Les témoignages recueillis auprès de la population révèlent une méconnaissance des espaces dédiés, inexistants dans la plupart des lieux publics. « Dans d’autres pays, des zones réservées aux fumeurs existent, mais ici, tout le monde est exposé, y compris dans les écoles et les hôpitaux », s’insurge Christian, un riverain. Les bars, restaurants et même les taxis deviennent ainsi des espaces à haut risque pour les non-fumeurs.
Certains, comme Amina, asthmatique, ont dû adapter leur mode de vie. « J’ai dû éviter les restaurants à cause des chichas et de la fumée de cigarette. Personne ne respecte les règles, alors autant ne plus y mettre les pieds », confie-t-elle.
Des risques sanitaires et environnementaux bien réels
Le tabagisme passif n’est pas qu’une nuisance : il expose les victimes à des pathologies graves. Cancers, maladies cardiovasculaires et troubles respiratoires menacent particulièrement les femmes enceintes et les enfants, dont les organismes sont plus fragiles. Sur le plan écologique, les mégots abandonnés dans les rues polluent les sols et peuvent déclencher des incendies, aggravant encore la situation.

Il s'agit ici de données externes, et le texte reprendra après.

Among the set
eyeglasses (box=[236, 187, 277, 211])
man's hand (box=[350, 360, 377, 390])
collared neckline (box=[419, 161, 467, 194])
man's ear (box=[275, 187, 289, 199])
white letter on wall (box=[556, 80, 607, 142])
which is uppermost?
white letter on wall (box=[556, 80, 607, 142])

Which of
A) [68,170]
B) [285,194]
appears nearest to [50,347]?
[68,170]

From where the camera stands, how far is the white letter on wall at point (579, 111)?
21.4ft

Une législation ambitieuse mais inappliquée
La loi n° 010/PR/2010, en vigueur depuis 2010, encadre strictement l’usage du tabac dans les lieux publics et professionnels. Elle prévoit des sanctions et protège les populations vulnérables. Des décrets, comme celui n° 1522/PR/MSP/2019, ont été adoptés pour faciliter son application, suivis de campagnes de sensibilisation menées par les autorités sanitaires et municipales. Une brigade antitabac a même été déployée. Pourtant, malgré ces efforts, l’application reste quasi inexistante sur le terrain.